The storage and latency limitation from containerd 1.7 are not present in container 2.0 and above, if you use the overlay snapshotter (this is used by default). It will not use more storage at all, and there is no startup latency.

This is achieved by using the kernel feature idmap mounts with the container rootfs (the container image). This allows an overlay file-system to expose the image with different UID/GID without copying the files nor the inodes, just using a bind-mount.

Containerd by default will refuse to create a container with user namespaces, if overlayfs is the snapshotter and the kernel running doesn't support idmap mounts for overlayfs. This is to make sure before falling back to the expensive chown (in terms of storage and pod startup latency), you understand the implications and decide to opt-in. Please read the containerd 1.7 limitations for an explanation of those.

If your kernel doesn't support idmap mounts for the overlayfs snapshotter, you will see an error like:

failed to create containerd container: snapshotter "overlayfs" doesn't support idmap mounts on this host, configure `slow_chown` to allow a slower and expensive fallback

Linux supports idmap mounts on an overlayfs since version 5.19.

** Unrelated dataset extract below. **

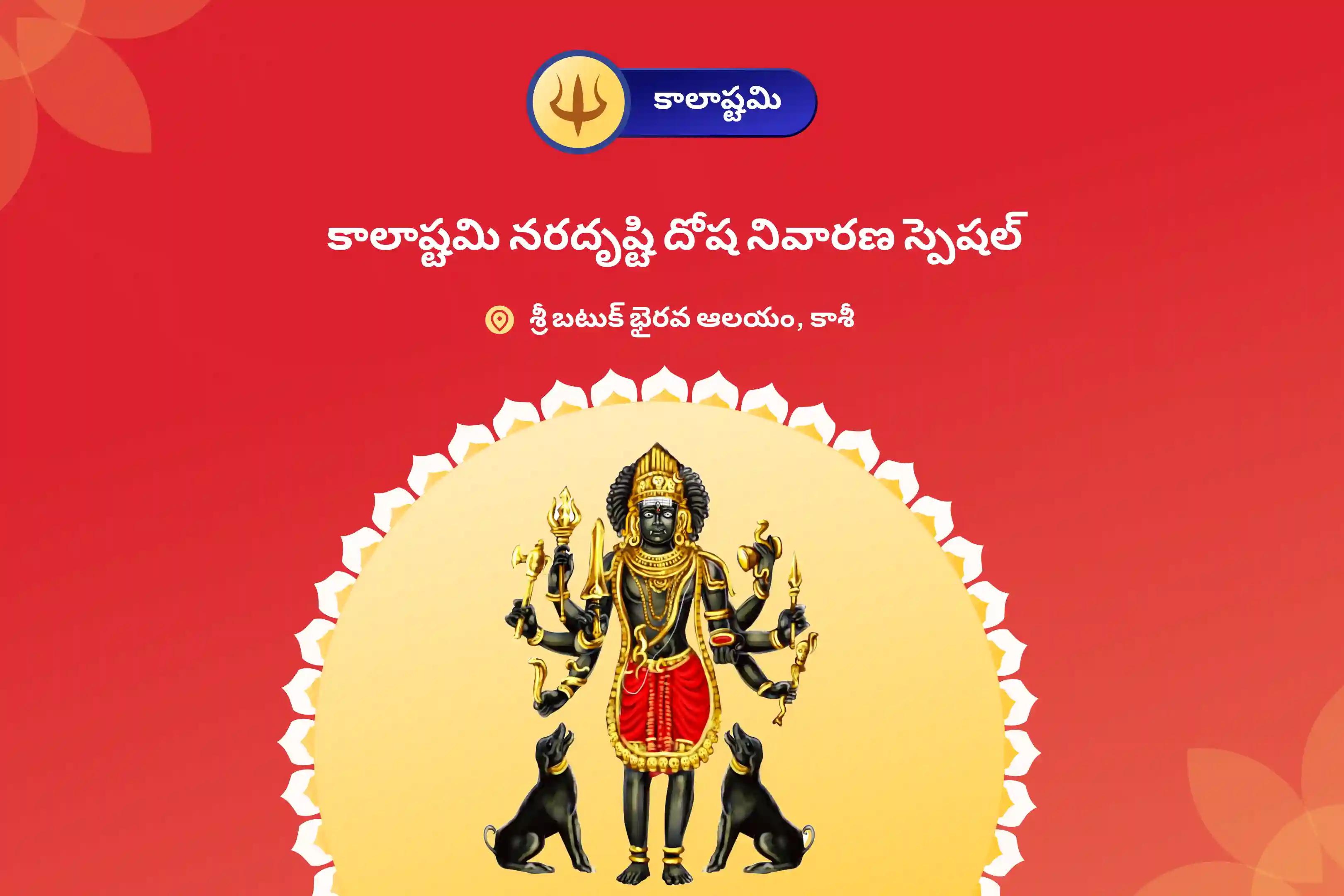 చెడు దృష్టి నివారణ మరియు ప్రతికూలత నుండి రక్షణ కొరకు కాలాష్టమి నరదృష్టి దోష నివారణ స్పెషల్ నరదృష్టి దోష శాంతి పూజ మరియు హోమంలో పాల్గొనండి.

You can opt-in for the slow chown by adding the slow_chown field to your config in the overlayfs snapshotter section, like this:

  [plugins."io.containerd.snapshotter.v1.overlayfs"]
    slow_chown = true

Note that only overlayfs users need to opt-in for the slow chown, as it as it is the only one that containerd provides a better option (only the overlayfs snapshotter supports idmap mounts in containerd). If you use another snapshotter, you will fall-back to the expensive chown without the need to opt-in.

That being said, you can double check if your container is using idmap mounts for the container image if you create a pod with user namespaces, exec into it and run:

mount | grep overlay

You should see a reference to the idmap mount in the lowerdir parameter, in this case we can see idmapped used there:

overlay on / type overlay (rw,relatime,lowerdir=/tmp/ovl-idmapped823885363/0,upperdir=/var/lib/containerd/io.containerd.snapshotter.v1.overlayfs/snapshots/1018/fs,workdir=/var/lib/containerd/io.containerd.snapshotter.v1.overlayfs/snapshots/1018/work)

Creating a container with user namespaces with ctr

You can also create a container with user namespaces using ctr. This is more low-level, be warned.

Create an OCI bundle as explained here. Then, change the UID/GID to 65536:

sudo chown -R 65536:65536 rootfs/

Copy this config.json and replace XXX-path-to-rootfs with the absolute path to the rootfs you just chowned.

Then create and start the container with:

sudo ctr create --config <path>/config.json userns-test
sudo ctr t start userns-test

This will open a shell inside the container. You can run this, to verify you are inside a user namespace:

root@runc:/# cat /proc/self/uid_map
         0      65536      65536

The output should be exactly the same.